Das Fräulein von Scuderi wurde im Jahr 1919 zum ersten Mal, und zwar im “Taschenbuch für das Jahr 1820. Der Liebe und Freundschaft gewidmet”, abgedruckt. 

Hoffmanns Novelle spielt im Paris des Jahres 1680. Das 73-jährige Fräulein Madeleine von Scuderi verkehrt als angesehene Dichterin regelmäßig am Hof von König Ludwig XIV. 

In jener Zeit ging in Paris ein Serienmörder um. Die Opfer, alles angesehene Männer, die auf dem Weg zu ihrer Geliebten waren. Die Schmuckstücke, die die Männer als Geschenk für die Damen bei sich trugen, wurden gestohlen. Man wendete sich hilfesuchend an den König. Dieser zieht das Fräulein von Scuderi, die gerade bei ihm ist zu rate wie er in dieser Angelegenheit vorgehen sollte. Sie antwortet mit: « Un amant qui craint les voleurs, n’est Point digne d’amour » („Ein Liebhaber, der Diebe fürchtet, ist der Liebe nicht würdig“). Der amüsierte König veranlasst somit, die Ermittlungen nicht weiter zu verschärfen. Sicher auch aus dem Grund, da eine Giftmordserie aus der Vergangenheit zu überzogenen Maßnahmen hinriss deren viele Unschuldige zum Opfer fielen. 
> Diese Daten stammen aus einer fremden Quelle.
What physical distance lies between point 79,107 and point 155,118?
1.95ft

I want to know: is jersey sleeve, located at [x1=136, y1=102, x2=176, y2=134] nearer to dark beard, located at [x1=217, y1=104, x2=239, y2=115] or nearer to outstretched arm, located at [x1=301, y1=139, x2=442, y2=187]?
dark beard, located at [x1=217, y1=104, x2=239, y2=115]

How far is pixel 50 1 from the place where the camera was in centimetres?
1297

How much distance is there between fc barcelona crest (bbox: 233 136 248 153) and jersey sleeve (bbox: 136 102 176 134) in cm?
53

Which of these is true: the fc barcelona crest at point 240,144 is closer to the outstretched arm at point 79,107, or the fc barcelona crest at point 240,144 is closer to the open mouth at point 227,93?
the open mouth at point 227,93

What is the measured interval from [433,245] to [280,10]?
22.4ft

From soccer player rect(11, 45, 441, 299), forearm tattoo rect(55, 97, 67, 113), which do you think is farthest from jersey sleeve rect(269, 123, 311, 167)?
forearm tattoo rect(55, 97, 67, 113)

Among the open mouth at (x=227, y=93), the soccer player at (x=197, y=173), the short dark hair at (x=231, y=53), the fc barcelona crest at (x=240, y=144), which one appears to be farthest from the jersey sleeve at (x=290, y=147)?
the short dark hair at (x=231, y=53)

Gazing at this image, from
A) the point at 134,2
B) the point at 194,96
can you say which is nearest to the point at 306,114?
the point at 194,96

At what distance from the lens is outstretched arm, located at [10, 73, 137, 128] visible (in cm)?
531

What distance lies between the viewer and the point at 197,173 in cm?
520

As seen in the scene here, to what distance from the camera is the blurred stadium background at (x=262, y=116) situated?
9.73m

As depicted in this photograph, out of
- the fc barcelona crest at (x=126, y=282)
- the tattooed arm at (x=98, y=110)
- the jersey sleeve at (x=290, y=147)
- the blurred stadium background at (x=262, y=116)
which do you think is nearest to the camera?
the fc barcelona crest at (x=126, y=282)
Die Mordserie geht weiter, bis Rene Cardiallac, ein Goldschmied ermordet wird. Der als sein Mörder verhaftete Olivier Brusson, scheint zu Unrecht beschuldigt zu werden. Das Fräulein von Scuderi klärt den Mord schließlich auf.

Entstehungsgeschichte

E.T.A. Hoffmanns Erzählung erschien mit anderen 18 Erzählungen, Novellen und Märchen in vier Bänden unter dem Titel Die Serapionsbrüder, zwischen 1819 und 1821 in Berlin. 

Die historischen Vorgänge auf die Das Fräulein von Scuderi aufbaut, finden sich bei Voltaire und Johann Christoph Wagenseil. Weiter Hintergründe findet man in den Fällen der Marquise de Brinvilliers und Catherine Monvoisin. Diese Giftaffäre kannte der Juris Hoffmann aus dem Pitaval.